#### [Exercise objective]
Repeat the entire listing exactly. Omit all pictures.

#### [Material shown]
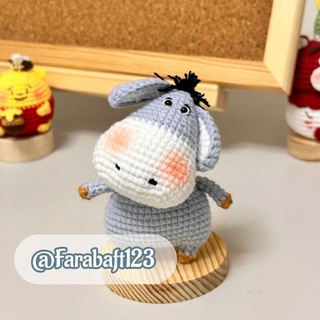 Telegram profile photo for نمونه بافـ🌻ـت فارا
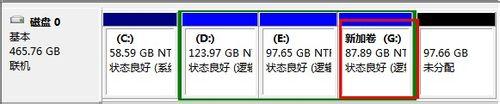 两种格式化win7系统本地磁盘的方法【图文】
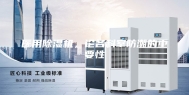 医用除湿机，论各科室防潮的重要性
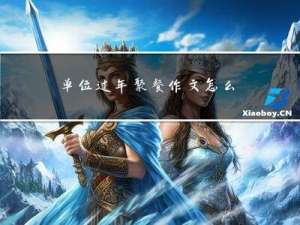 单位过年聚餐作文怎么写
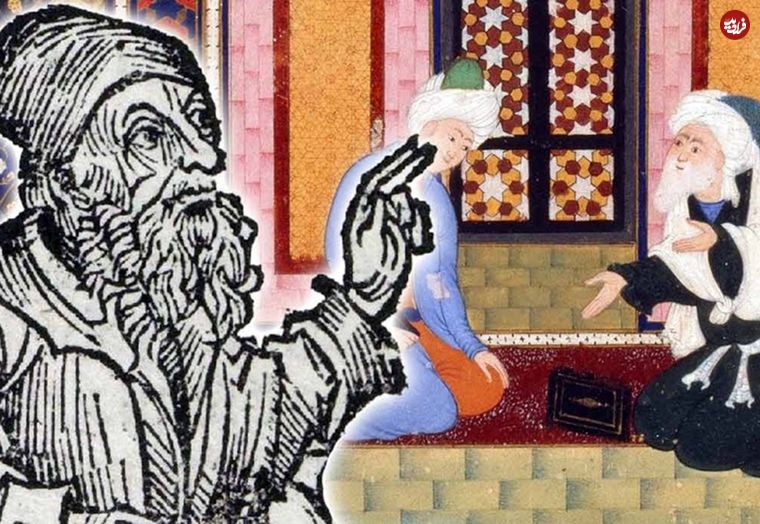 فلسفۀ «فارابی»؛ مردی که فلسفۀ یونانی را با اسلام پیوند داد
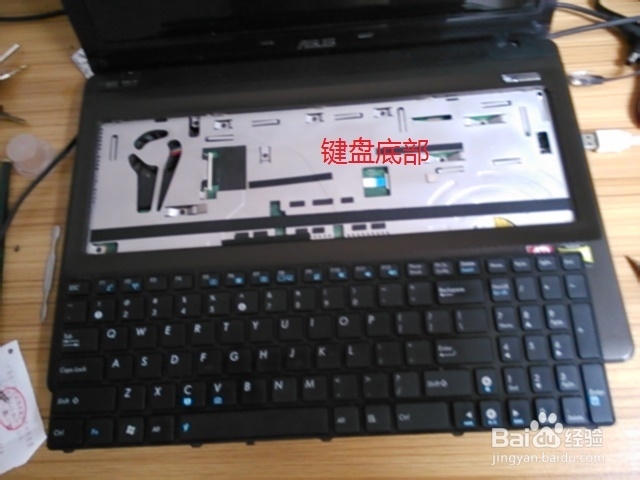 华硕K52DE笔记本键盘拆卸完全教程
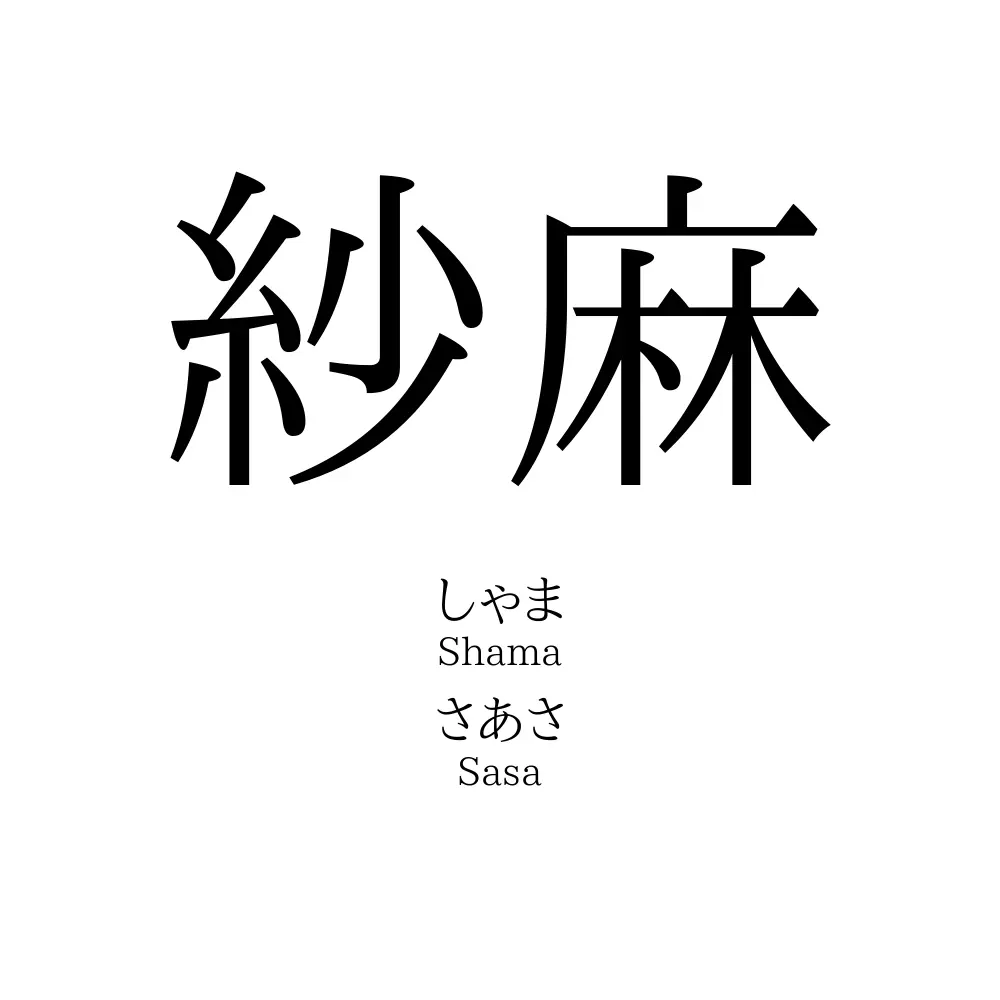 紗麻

#### [Final answer]
 Telegram profile photo for نمونه بافـ🌻ـت فارا
 两种格式化win7系统本地磁盘的方法【图文】
 医用除湿机，论各科室防潮的重要性
 单位过年聚餐作文怎么写
 فلسفۀ «فارابی»؛ مردی که فلسفۀ یونانی را با اسلام پیوند داد
 华硕K52DE笔记本键盘拆卸完全教程
 紗麻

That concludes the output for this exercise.